Pediatric Cardiology Fellow Children's Hospital of Michigan, United States
Abstract:
Background: Mycotic aneurysm (MA) has been reported mostly in adults after repair of aortic arch dissection. However, development of bacterial MA following cardiac surgical repair is rarely seen in children. We report the first case of development of fungal MA in an infant following the surgical repair of anomalous origin of the left coronary artery arising from the pulmonary artery (ALCAPA).

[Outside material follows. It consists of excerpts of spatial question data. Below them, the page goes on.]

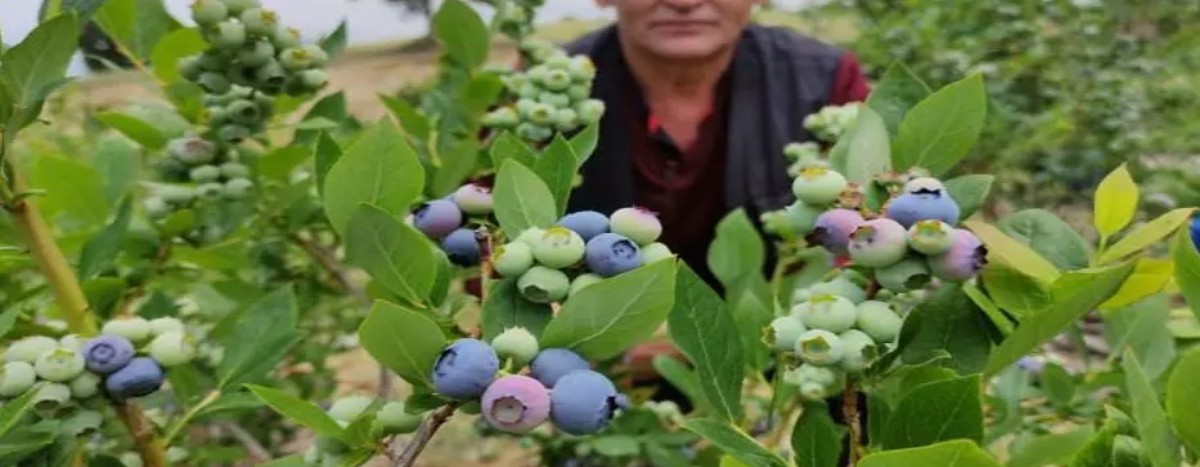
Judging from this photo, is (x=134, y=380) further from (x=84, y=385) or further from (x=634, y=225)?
(x=634, y=225)

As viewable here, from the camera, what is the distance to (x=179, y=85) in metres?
1.33

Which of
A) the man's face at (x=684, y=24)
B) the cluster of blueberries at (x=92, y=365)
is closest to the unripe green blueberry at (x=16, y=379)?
the cluster of blueberries at (x=92, y=365)

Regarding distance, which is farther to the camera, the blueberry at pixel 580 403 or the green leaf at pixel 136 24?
the green leaf at pixel 136 24

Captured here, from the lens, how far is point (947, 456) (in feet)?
1.60

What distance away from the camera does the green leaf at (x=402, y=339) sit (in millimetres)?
555

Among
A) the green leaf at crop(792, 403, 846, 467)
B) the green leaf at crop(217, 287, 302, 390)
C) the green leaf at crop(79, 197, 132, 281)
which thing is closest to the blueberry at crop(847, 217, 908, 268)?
the green leaf at crop(792, 403, 846, 467)

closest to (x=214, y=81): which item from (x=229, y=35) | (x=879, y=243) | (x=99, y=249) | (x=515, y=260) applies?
(x=229, y=35)

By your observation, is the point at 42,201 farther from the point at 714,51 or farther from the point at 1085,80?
the point at 1085,80

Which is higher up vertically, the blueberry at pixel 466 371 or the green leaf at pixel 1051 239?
the blueberry at pixel 466 371

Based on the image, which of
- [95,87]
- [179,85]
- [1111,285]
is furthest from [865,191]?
[95,87]

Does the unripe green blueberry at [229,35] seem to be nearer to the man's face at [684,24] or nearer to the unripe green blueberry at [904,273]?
the unripe green blueberry at [904,273]

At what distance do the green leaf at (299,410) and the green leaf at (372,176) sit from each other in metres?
0.09

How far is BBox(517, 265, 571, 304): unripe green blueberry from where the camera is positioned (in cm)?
59

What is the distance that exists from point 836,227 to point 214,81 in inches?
26.3
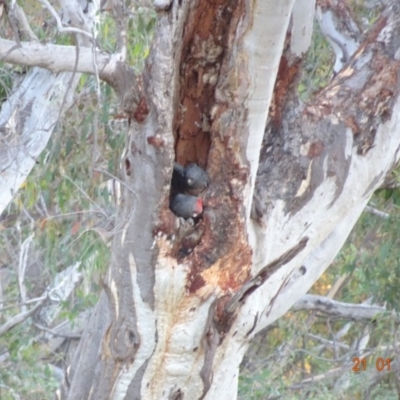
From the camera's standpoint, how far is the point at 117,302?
2.61 m

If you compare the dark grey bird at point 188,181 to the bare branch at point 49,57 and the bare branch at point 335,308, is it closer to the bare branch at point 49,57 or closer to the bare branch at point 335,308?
the bare branch at point 49,57

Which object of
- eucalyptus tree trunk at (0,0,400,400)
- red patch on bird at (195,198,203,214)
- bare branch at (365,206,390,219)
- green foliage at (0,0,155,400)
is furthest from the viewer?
bare branch at (365,206,390,219)

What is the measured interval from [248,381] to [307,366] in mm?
2430
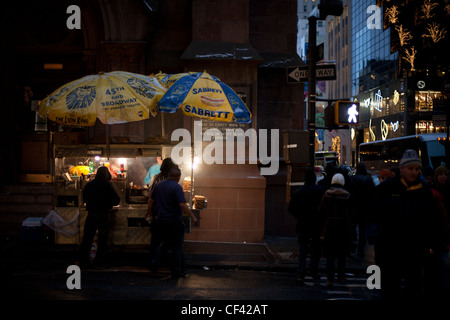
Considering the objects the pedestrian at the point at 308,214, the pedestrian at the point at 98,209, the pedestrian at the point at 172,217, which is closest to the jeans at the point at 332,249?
the pedestrian at the point at 308,214

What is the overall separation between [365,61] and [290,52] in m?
65.1

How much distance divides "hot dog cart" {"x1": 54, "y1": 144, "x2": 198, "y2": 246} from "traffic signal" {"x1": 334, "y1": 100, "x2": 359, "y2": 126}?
3582mm

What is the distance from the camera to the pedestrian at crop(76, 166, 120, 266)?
10102 millimetres

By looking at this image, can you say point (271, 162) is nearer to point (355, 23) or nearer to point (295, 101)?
point (295, 101)

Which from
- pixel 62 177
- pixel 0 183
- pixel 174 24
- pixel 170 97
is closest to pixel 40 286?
pixel 62 177

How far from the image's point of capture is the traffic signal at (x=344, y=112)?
10.9m

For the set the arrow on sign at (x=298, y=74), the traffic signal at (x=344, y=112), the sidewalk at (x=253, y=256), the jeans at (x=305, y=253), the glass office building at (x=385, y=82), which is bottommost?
the sidewalk at (x=253, y=256)

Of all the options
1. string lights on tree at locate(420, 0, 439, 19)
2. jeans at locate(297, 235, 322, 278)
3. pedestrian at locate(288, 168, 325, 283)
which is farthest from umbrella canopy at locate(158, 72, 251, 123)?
string lights on tree at locate(420, 0, 439, 19)

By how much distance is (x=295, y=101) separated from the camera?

Case: 2 months old female presented to our emergency department with respiratory distress and was found to have ALCAPA for which she underwent repair by direct transfer of the anomalous coronary artery. Post-operative course was remarkable for Serratia respiratory infection and bacteremia. On postoperative day 32, a pre discharge echocardiogram showed a large aneurysm measuring at least 3cm x 3cm arising from the ascending aorta and anterior to the right ventricle (Figure1). A computed tomography angiogram (CT scan) confirmed the ascending thoracic aorta aneurysm, extending anteriorly measuring 3.5 x 4.2 x 3.1 cm (Figure 2). She was taken urgently to the operating room and had resection and repair of the large aortic pseudoaneurysm with pulmonary homograft. Mucoid-like tissue at the junction of the thick wall of the aneurysm and the suture line of the ascending aorta was noted. Tissue of the aneurysm wall sent for bacterial and fungal cultures as well as repeat blood cultures were negative. She was empirically treated with IV antibiotic for 4 weeks. Four weeks after surgery, echocardiogram showed recurrent large ascending aortic arch pseudoaneurysm measuring 3.5 x 3.9 x4.0 cm confirmed by CT scan. She again underwent repair of ascending aortic arch pseudoaneurysm with aortic homograft and reimplantation of the left coronary artery. Aortic wall tissue sent for pathology showed fungal hyphae (Figure 3). Fungal PCR was positive for Rhizopus microspores. She was treated with IV liposomal amphotericin for 3 months followed by oral posaconazole for 3 more months. Extensive immunodeficiency work up was negative and the source of the fungus could not be found. She was transitioned to oral Posaconazole for additional three months as outpatient. Repeat chest CT scan one month following antifungal treatment showed no recurrent aortic pseudoaneurysm. The patient is currently clinically stable.
Conclusion: Multidisciplinary collaboration, aggressive surgical interventions and long-term antifungal therapy resulted in favorable outcome in our first case reported of mycotic aneurysm of the aorta caused by Rhizopus micropores following cardiac repair.